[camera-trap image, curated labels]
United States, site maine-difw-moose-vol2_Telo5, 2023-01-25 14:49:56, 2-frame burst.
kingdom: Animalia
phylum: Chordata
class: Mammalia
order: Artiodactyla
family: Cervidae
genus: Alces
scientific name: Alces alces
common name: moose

━━━━

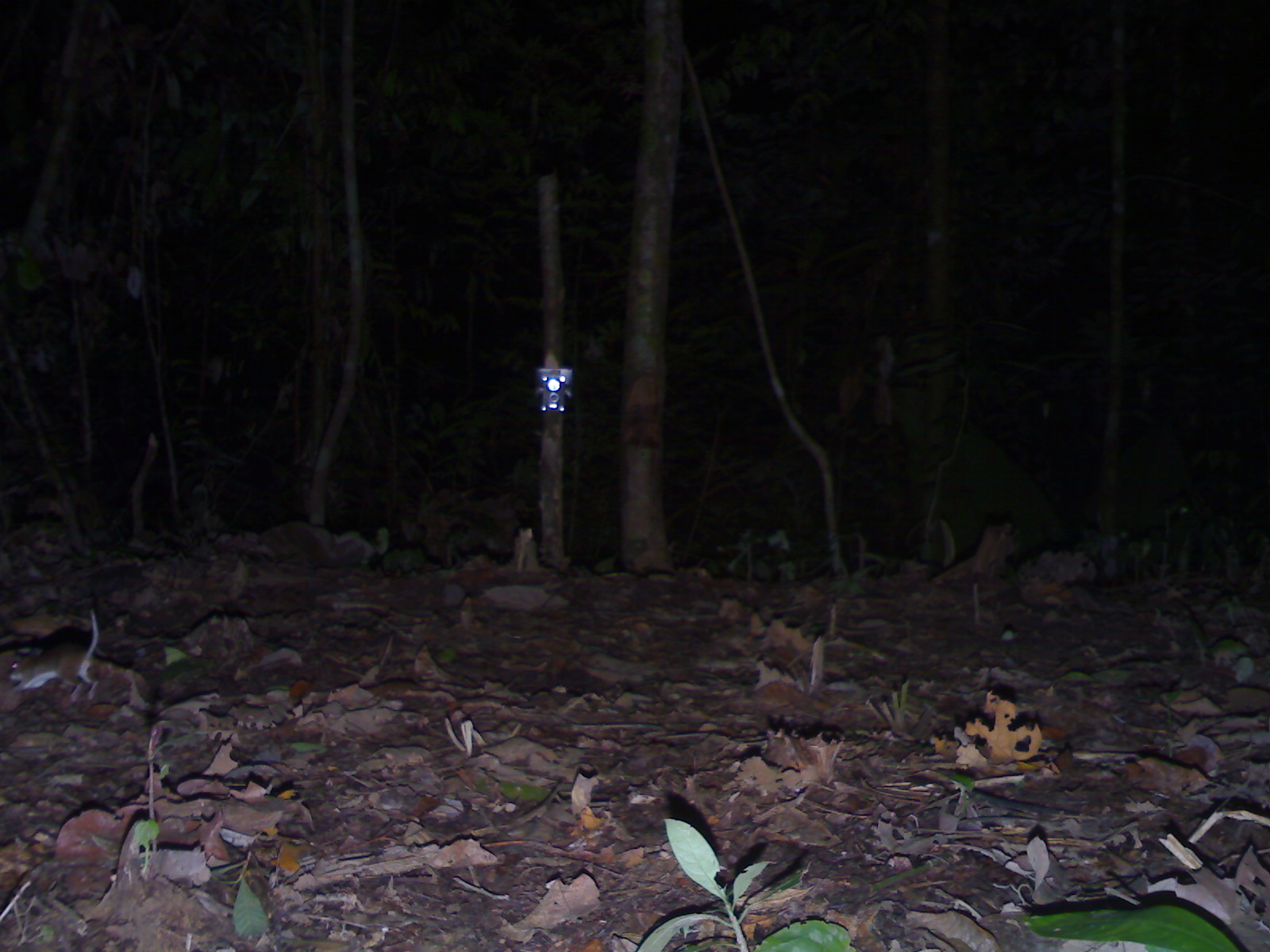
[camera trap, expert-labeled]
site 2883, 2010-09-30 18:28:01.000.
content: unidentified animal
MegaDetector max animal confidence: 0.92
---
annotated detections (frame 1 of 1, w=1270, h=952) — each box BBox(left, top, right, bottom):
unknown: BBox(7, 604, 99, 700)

━━━━

Which lines of the data include the string "site"? Find them and copy each one.

▸ Result:
United States, site maine-difw-moose-vol2_Telo5, 2023-01-25 14:49:56, 2-frame burst.
site 2883, 2010-09-30 18:28:01.000.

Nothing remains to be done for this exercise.